Simplified cottage-style elements distance this kitchen from the lackluster, all-white look that characterized it for years. “The upper cabinets were white melamine, and it had white appliances and countertops,” homeowner and designer Kym Majka says of the former space in her 1958 colonial two-story. “I hated it.”

But Majka and her family liked the kitchen’s function overall. “The work triangle was great,” she says. So, rather than start entirely from scratch, she designed an update that kept most 
elements in place—but refreshed with new wood and painted finishes, charming architectural details, smarter storage features, and savvy appliances.

Removing upper cabinets made the biggest difference. “It’s a small kitchen, and having upper cabinets made it seem so much smaller,” she says. The open design is less confining, and it reminds Majka of older European kitchens, which rarely featured upper cabinets. Dish storage moved to base cabinets in the peninsula.


Photo by Karen Melvin

Freeing up the old upper-cabinet space on the window wall allowed heavy crown molding and brackets to add much-desired cottage charm. The design, however, was unintentional—and, in fact, was a serendipitous solution to a problem cabinetmakers Travis Peterson and Ron Engelken of RG Home Improvement encountered when ripping out a soffit. “They found a copper pipe and said, ‘Kim, we have a problem,’ ” Majka now laughs. “So they had to build a little soffit and then cover it with molding.”


Another defining feature, the beadboard ceiling, was somewhat accidental as well. “The drywall guy didn’t come and was holding us up,” she says, “So we did beadboard, and I love it.” Cabinetmaker Peterson jokes about Majka’s love of beadboard, which was also used in the backsplashes and cabinets. “He even says to this day, ‘Let me guess, I suppose you want beadboard on that,’ when we’re working on other projects,” Majka says.

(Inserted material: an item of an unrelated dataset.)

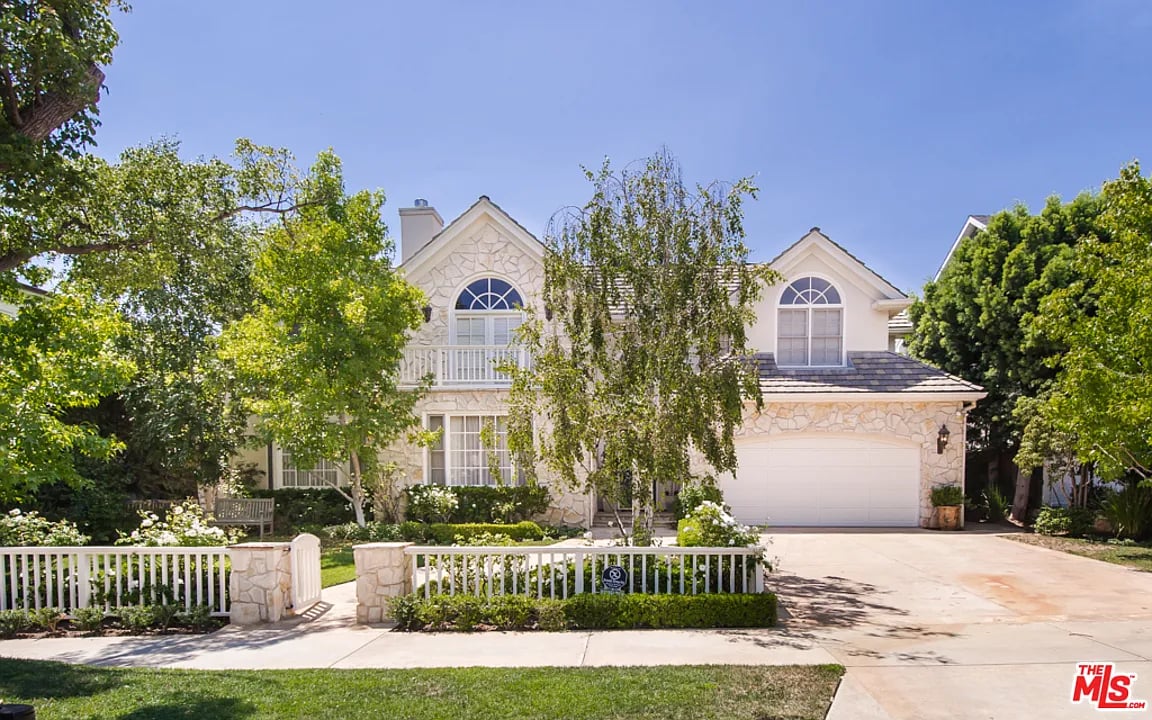 579 Toyopa Dr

The dishwasher and refrigerator hide behind cabinet panels, but the wall oven and KitchenAid cooktop feature a stainless steel finish. The cooktop area includes a polished-nickel pot-filler faucet, “probably my favorite feature in the kitchen,” Majka says. “We cook lots of pasta and stew and soup, and it’s so convenient.”


Photo by Karen Melvin

From there, the cook can see into the adjacent office, which boasts the same cottage style as the kitchen, but by way of pine cabinetry that was stained rather than painted. The desktop, also built of pine, surprised Majka’s cabinetmakers, who said her kids’ pencil marks would mar the soft-wood surface. “But that’s exactly what I wanted, what you see on old desks,” Majka says. “I love the worn look. It’s so homey.”